Darling fails to deliver

After 50 minutes of soporific buzz words and statistics, it became clear that, for IT at least, Alistair Darling's Budget had very little to offer.

After 50 minutes of soporific buzz words and statistics, it became clear that, for IT at least, Alistair Darling's Budget had very little to offer.

There were a couple of nods to technology. Congestion charging initiatives and plans to trial biometrics at Heathrow could kick-start some major IT investments. And the government's plans to require businesses to make buildings carbon neutral by 2019 could create difficulties for datacentre managers.

But for most IT professionals, the Budget was a missed opportunity.

Any hopes that the tax breaks for research and development announced by Darling would cut the cost of software development were quickly dashed. Accountants point out that what the chancellor is giving with one hand, the government plans to take away with the other, by taxing research projects when they lead to products.

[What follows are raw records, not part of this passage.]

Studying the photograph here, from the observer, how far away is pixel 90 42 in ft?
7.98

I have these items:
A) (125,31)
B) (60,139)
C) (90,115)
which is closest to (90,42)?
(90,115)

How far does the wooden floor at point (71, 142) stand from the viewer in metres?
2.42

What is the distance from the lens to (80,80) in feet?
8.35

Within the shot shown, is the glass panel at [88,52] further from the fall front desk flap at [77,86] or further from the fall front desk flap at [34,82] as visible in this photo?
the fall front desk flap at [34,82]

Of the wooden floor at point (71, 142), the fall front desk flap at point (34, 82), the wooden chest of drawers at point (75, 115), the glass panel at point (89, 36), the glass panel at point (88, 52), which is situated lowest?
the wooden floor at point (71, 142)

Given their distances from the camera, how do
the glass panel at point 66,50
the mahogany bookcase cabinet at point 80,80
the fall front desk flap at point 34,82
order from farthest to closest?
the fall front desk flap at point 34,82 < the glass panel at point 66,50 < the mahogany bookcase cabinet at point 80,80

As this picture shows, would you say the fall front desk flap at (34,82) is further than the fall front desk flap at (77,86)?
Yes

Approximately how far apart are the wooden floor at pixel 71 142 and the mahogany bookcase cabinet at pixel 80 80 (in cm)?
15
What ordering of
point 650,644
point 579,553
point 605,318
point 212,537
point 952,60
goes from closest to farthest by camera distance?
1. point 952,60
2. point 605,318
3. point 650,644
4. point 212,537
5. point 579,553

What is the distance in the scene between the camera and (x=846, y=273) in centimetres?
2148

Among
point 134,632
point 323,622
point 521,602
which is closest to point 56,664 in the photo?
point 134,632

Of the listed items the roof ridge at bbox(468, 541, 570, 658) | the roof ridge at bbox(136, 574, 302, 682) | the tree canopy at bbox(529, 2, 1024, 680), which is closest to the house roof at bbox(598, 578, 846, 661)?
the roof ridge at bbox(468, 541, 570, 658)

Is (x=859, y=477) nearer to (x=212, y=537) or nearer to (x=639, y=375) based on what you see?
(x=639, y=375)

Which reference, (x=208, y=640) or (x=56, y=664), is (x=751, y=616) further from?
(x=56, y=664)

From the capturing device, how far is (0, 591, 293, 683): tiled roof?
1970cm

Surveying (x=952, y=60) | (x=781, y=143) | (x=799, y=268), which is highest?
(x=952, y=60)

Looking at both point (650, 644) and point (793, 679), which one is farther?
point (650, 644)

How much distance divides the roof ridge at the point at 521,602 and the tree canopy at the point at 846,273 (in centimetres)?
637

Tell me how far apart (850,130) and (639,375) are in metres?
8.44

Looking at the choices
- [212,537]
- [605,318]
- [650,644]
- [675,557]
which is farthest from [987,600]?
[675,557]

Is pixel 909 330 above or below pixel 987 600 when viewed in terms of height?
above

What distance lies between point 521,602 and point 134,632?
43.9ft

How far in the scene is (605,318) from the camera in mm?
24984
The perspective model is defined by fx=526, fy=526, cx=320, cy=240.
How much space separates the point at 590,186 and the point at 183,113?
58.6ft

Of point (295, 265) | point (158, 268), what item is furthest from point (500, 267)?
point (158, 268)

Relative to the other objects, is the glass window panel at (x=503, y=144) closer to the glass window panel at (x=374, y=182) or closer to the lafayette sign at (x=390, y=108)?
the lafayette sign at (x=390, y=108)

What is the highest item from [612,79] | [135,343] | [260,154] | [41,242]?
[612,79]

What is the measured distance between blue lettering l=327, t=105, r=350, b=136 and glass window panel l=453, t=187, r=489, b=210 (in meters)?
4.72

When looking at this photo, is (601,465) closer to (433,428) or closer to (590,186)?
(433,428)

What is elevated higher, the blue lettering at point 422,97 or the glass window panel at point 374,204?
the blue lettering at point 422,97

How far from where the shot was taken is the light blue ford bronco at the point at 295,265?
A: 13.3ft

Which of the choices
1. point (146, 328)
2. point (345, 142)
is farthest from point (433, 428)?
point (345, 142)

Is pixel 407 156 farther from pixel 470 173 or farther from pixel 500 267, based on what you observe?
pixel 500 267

Many were hoping that Darling would use the Budget to support businesses tackling computer crime. The problem costs the economy billions of pounds a year, and the fear of e-crime is deterring many people from buying online.

The police and industry have been calling for funding for an e-crime unit to replace the now defunct National Hi-Tech Crime Unit. A signal that the government planned to support the new unit would have won Darling much admiration.

But the greatest omission was the failure to address the UK's lamentable performance in training and developing IT professionals.

Organisations such as E-Skills UK have done much to improve IT courses in universities, but they have been unable to stem the decline in the number of young people entering the IT profession. With few employers giving training for IT staff the priority it needs, the UK is heading towards an IT training crunch.

The chancellor could have reversed the decline by announcing sorely needed tax breaks for training, for companies and for self-employed contractors. Without them, the UK faces a struggle to compete with the highly trained IT professionals in places such as India, where tax breaks for training are taken for granted.